The Day Christian Nationalism Came to Seattle's Famous 'Gayborhood'
When the New Apostolic Reformation 'Apostle' Jenny Donnelly brought her anti-LGBTQ+ worship tour to Seattle's Capitol Hill neighborhood the community pushed back, and there are lessons to be learned









Depending on who you ask, Mayday USA’s tour stop in Seattle’s Capitol Hill neighborhood on May 24 was either a riot where Antifa thugs attacked peaceful Christian concert-goers with water balloons full of urine or it was a fascist anti-LGBTQ+ rally organized by a hate group and a domestic terrorist in the heart of Seattle’s historic “gayborhood” and former CHAZ/CHOP zone that saw the Seattle Police Department brutalize counter protestors with little to no provocation.
Mayday’s Seattle event over Memorial Day Weekend was just one of the tour’s five stops in major cities across the country last month, but it was by far the most eventful. While the veracity of urine-filled water balloons is in doubt what’s clear in the public record is that 23 people were arrested. The events sparked an FBI investigation and Mayor Bruce Harrell’s response led to a second protest event three days later in front of Seattle City Hall where eight more arrests were made.
What made Mayday’s stop in Seattle unique were two things missing from its New York, Miami, Houston and LA events – Matt Shea and a location that’s sacred to the LGBTQ+ community.
Shea is a disgraced former Washington State legislator turned Christian nationalist preacher and podcaster with a penchant for conspiracy theories. He’s best known for aiding far-right militia actions like the Bundy family takeover of the Malheur National Wildlife Refuge in 2016 and for authoring a now-infamous pamphlet called “The Biblical Basis for War” which, Chrissy Stroop writes: “argued it was God’s will for Christians to ‘kill all males’ who support abortion, same-sex marriage, ‘idolatry,’ ‘communism,’ or [who] otherwise refuse to ‘obey Biblical law.’”
After a non-partisan investigation found that he aided domestic terrorists he was censured by his own party and drummed out of politics. He then founded an organization in the Spokane Valley called “On Fire Ministries.”
Loathed by any Washingtonian left of Condoleezza Rice, Shea got top billing in the efforts to raise a counter protest in the days ahead of Mayday’s stop in Seattle’s Cal Anderson Park.
The park, named after the state’s first openly gay state legislator, is located in the Capitol Hill neighborhood of Seattle. It’s famous for its rainbow crosswalks and culture of protest. Two days before Mayday Seattle, the Seattle Chapter of Radical Women sent out a press release about the event, noting Shea’s involvement.
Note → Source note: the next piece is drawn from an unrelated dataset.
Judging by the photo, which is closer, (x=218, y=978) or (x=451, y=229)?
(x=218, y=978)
“The Mayday USA rally in Seattle is provocatively being held in the heart of the Queer community. It is part of a 5-city national tour. Reactionary preacher and former Spokane Valley state representative Matt Shea, of the ‘On Fire Ministries,’ is one of the prominent supporters,” they wrote.
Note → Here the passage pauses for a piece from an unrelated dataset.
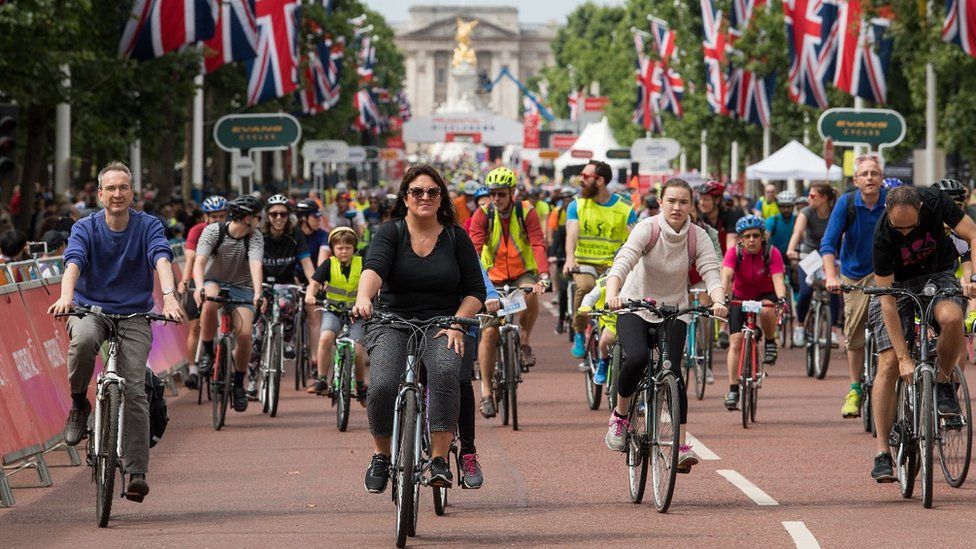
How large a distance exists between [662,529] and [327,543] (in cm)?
160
The call to action worked and on Saturday the number of counter-protestors matched and at times exceeded the number of folks who had come to worship and pray. Some of the protestors came with homemade signs mentioning Shea specifically.
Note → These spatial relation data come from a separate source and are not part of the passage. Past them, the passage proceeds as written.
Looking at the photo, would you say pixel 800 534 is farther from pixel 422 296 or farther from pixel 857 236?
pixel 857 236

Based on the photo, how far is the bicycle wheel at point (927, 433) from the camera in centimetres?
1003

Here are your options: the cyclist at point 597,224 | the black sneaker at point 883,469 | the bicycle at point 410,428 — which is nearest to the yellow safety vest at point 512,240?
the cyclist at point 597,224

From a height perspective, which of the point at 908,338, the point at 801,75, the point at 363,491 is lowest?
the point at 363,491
“Matt Shea is a terrorist and a fucking loser,” one read.
But it was actually Jenny Donnelly who was the real reason everyone was there.
Donnelly is a former multi-level marketer-turned charismatic Christian “apostle” and founder of Teletestai Ministries as well as the co-founder of a non-denominational Christian nationalist church called “The Collective.” She’s the woman who brought the anti-LGBTQ+ #DontMessWithOurKids Movement to the US from Peru. It’s a far-right astroturf movement tied to the conspiracy theory that there’s an international “gay agenda” advanced by nefarious actors like George Soros and Satan himself to subvert Christian values and usher in legal pedophilia. Donnelly’s a self described “Momma Bear” who has received financial support from the extremist group Moms for Liberty for past projects.
Calls for Spiritual Warfare, References to Genocide, and Taunts for the Crowd
Like many ultra-conservative religious movements created and organized by women, Mayday was dominated by men.
Before taking to the stage to lead communion Shea weaved through the friendly part of the crowd, checking in with the private security team of men he brought with him from across the state.

When it was his time to speak he declared God’s dominion over Seattle, the United States, and the world while framing life as a “true Christian” as an epic struggle against the forces of darkness in a spiritual “war.”
“Our greatest weapon of warfare—our greatest weapon of warfare is communion,” Shea said. “So right now we’re gonna take communion.”
He and others on stage spoke directly to the counter-protestors at times, which heightened tensions as the day went on. Jay Koopman with Harvest Rock Church in California told the counter-protestors that he wasn’t used to facing this much pushback.
“I got to tell you Seattle, this is probably one of the biggest group of protestors I have ever seen,” he said.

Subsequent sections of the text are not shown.